Les ambitions du joueur s'en trouvent circonscrites au sein de son club, jusqu'à l'offre, à la fin de la saison, émanant du club français de Malakoff, dans la région parisienne. Le joueur se retrouve dans un cadre différent où la culture sportive exige un effort sans relâche et des performances individuelles pour s'imposer. La période d'adaptation ne dure pas longtemps, mais la dimension du club ne favorise pas une place au soleil. Le joueur conquiert toutefois les supporters du club dont un certain Patrick Bruel, le chanteur-comédien en herbe, devenu son principal admirateur. L'expérience ne dure pas longtemps, et le retour à l'Espérance devient inéluctable. Il peut alors réendosser le maillot ‘’sang et or’’ lors de la phase retour de la saison 1976-77. Le club entraîné par Stjepan Bobek est ravi par ce renfort pour surmonter des difficultés offensives. A son arrivée à  l'aéroport Tunis-Carthage, Zoubeir est impressionné par la foule des supporters venus l'accueillir.  Dans le même avion, Foued Mebazaa, ministre des Sports, est du voyage et se délecte de ce bain de foule tout en estimant que le football n'a pas son équivalent pour susciter les passions. En pleine campagne mondialiste, le phénomène l’impressionne autant qu'il l'éveille sur l’impact des contrecoups.

• • • • • • •

**À FAIRE:**
1. Recopiez intégralement l'extrait sur le parcours de Zoubeir entre Malakoff et l'Espérance, sans y changer un seul mot.
2. Convertissez, s'il vous plaît, en tableau Markdown le passage des rangées qui va de la ligne contenant « What is the separation » jusqu'à la fin des rangées, ces deux bornes comprises. Utilisez une colonne n pour le numéro et une colonne Ligne pour le texte, en omettant les lignes vides.

• • • • • • •

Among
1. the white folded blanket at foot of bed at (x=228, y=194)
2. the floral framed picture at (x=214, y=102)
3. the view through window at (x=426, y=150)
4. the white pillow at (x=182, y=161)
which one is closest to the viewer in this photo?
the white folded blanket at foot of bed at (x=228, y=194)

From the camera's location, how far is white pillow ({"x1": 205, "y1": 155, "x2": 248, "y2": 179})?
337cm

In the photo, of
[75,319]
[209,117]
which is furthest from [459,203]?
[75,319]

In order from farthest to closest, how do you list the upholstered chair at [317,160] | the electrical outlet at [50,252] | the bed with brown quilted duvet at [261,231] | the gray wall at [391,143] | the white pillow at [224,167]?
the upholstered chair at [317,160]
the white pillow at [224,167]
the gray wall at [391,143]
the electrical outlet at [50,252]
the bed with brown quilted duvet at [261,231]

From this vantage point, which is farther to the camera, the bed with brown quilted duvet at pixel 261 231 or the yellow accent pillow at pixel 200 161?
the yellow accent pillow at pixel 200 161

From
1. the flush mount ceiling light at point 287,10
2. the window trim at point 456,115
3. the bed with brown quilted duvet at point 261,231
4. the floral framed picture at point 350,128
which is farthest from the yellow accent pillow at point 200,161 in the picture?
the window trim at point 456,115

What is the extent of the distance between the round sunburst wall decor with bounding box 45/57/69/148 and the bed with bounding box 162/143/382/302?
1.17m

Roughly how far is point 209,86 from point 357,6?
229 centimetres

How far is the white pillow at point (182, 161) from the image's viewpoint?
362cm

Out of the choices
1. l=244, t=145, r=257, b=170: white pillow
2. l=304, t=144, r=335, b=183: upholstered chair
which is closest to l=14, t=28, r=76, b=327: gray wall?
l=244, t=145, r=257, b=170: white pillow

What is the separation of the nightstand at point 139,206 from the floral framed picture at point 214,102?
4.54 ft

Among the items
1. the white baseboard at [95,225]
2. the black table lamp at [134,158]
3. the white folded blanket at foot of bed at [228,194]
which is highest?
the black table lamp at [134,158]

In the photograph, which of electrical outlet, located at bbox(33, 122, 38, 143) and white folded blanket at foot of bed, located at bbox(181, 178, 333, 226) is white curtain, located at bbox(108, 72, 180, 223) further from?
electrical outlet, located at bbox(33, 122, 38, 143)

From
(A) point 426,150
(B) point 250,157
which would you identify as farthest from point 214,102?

• • • • • • •

**RÉPONSES:**
1.
Les ambitions du joueur s'en trouvent circonscrites au sein de son club, jusqu'à l'offre, à la fin de la saison, émanant du club français de Malakoff, dans la région parisienne. Le joueur se retrouve dans un cadre différent où la culture sportive exige un effort sans relâche et des performances individuelles pour s'imposer. La période d'adaptation ne dure pas longtemps, mais la dimension du club ne favorise pas une place au soleil. Le joueur conquiert toutefois les supporters du club dont un certain Patrick Bruel, le chanteur-comédien en herbe, devenu son principal admirateur. L'expérience ne dure pas longtemps, et le retour à l'Espérance devient inéluctable. Il peut alors réendosser le maillot ‘’sang et or’’ lors de la phase retour de la saison 1976-77. Le club entraîné par Stjepan Bobek est ravi par ce renfort pour surmonter des difficultés offensives. A son arrivée à  l'aéroport Tunis-Carthage, Zoubeir est impressionné par la foule des supporters venus l'accueillir.  Dans le même avion, Foued Mebazaa, ministre des Sports, est du voyage et se délecte de ce bain de foule tout en estimant que le football n'a pas son équivalent pour susciter les passions. En pleine campagne mondialiste, le phénomène l’impressionne autant qu'il l'éveille sur l’impact des contrecoups.

2.
| n | Ligne |
|---|---|
| 1 | What is the separation of the nightstand at point 139,206 from the floral framed picture at point 214,102? |
| 2 | 4.54 ft |
| 3 | Among the items |
| 4 | 1. the white baseboard at [95,225] |
| 5 | 2. the black table lamp at [134,158] |
| 6 | 3. the white folded blanket at foot of bed at [228,194] |
| 7 | which is highest? |
| 8 | the black table lamp at [134,158] |
| 9 | In the photograph, which of electrical outlet, located at bbox(33, 122, 38, 143) and white folded blanket at foot of bed, located at bbox(181, 178, 333, 226) is white curtain, located at bbox(108, 72, 180, 223) further from? |
| 10 | electrical outlet, located at bbox(33, 122, 38, 143) |
| 11 | From |
| 12 | (A) point 426,150 |
| 13 | (B) point 250,157 |
| 14 | which would you identify as farthest from point 214,102? |